**INSTRUCCIÓN ESCRITA 1**:
Según el texto sobre Egeria, ¿en qué año fue ella a Jerusalén?
**INSTRUCCIÓN ESCRITA 2**:
Continúa el texto sobre Egeria a partir de su última línea.

**PASAJE PROPORCIONADO**:
Egeria, una aventurera del siglo IV en Tierra Santa

Este artículo está dedicado a la mujer cuyo nombre inspiró nuestro sitio web. Via Egeria significa "en camino con Egeria".

Egeria, una gran dama de Occidente, fue a Jerusalén en 381; durante tres años, visitó todos los lugares santos del Medio Oriente cristiano, no solo en Palestina, sino también en Egipto, en el Sinaí, en Transjordania, en Siria. Desde Constantinopla, donde se detuvo después de su viaje, escribió a los corresponsales en Occidente la historia de su viaje, describiendo todos los lugares santos que visitó y, en particular, la liturgia que vio celebrar en los santuarios de Jerusalén.

Es uno de los escritos extremadamente raros que nos ha dejado la Antigüedad sobre una mujer. Una historia sabrosa, que revela una personalidad, una mina de información sobre los inicios de la peregrinación cristiana a Oriente, un testimonio importante del latín hablado en el siglo IV: estas cualidades le han valido un amplio número de lectores desde su descubrimiento hace poco más de un siglo.


Egeria suplantó gradualmente a Etheria como la forma exacta del nombre de la peregrina. En efecto, la tradición (seis manuscritos divididos en dos familias) lo presenta en cinco formas diferentes: "Egeria", "Eiheria", "Echeria", "Heteria" o "Etheria", pero "Egeria" es la única que cumple en las dos familias del texto.

Extractos de su diario de viaje

(Viaje de Egeria, edición de Carlos Pascual)

**CONJUNTO DE DATOS**:
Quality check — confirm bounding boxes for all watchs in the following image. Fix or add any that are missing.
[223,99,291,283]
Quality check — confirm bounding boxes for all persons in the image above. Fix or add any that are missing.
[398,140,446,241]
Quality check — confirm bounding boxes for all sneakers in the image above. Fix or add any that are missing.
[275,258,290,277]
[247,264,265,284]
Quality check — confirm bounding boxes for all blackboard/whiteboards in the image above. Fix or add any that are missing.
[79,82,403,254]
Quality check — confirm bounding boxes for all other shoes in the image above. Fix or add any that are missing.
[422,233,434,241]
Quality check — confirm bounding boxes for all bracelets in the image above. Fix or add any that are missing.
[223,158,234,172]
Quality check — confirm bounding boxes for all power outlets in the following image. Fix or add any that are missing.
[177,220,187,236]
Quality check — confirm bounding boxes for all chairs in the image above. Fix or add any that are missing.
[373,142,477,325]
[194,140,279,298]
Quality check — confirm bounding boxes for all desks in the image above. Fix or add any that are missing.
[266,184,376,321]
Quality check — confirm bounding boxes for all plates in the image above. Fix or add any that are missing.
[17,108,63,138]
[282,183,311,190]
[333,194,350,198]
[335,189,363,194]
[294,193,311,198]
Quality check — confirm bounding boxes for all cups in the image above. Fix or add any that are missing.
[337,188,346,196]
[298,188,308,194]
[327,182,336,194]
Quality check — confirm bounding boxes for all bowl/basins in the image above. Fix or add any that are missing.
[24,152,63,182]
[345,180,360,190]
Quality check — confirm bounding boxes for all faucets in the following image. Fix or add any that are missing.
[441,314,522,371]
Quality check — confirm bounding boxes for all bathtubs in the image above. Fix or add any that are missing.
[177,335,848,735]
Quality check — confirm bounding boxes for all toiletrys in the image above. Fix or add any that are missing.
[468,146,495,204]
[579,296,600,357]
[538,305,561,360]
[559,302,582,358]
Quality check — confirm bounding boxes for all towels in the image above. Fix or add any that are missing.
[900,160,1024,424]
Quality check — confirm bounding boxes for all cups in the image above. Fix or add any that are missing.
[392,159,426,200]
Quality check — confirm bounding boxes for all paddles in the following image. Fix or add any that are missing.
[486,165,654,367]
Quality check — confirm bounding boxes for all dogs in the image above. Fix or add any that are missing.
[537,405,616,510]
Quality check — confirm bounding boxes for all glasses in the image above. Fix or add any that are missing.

**RESPUESTA 1**:
En 381.

**RESPUESTA 2**:
Llegada al Sinaí


[Sábado 16 diciembre de 383]

[...] Reanudando nuestra expedición, llegamos a un paraje en el que las montañas por entre las cuales discurríamos se abrían y configuraban un valle dilatado, completamente alisado y sumamente placentero. Al fondo de la vaguada se erguía el monte santo de Dios, el Sinaí. El lugar donde los montes se apartaban se halla contiguo al enclave en que se encuentran las «Tumbas de la Concupiscencia»18 . Cuando se llega a este punto, es costumbre, según nos previnieron los venerables guías que nos acompañaban, que quienes lo alcanzan, y divisan desde allí por vez primera el monte santo de Dios, se recojan en oración. Eso es lo que nosotros hicimos. Habría desde este lugar hasta el monte de Dios unas cuatro millas, pues ya dije que se trata de un valle espacioso.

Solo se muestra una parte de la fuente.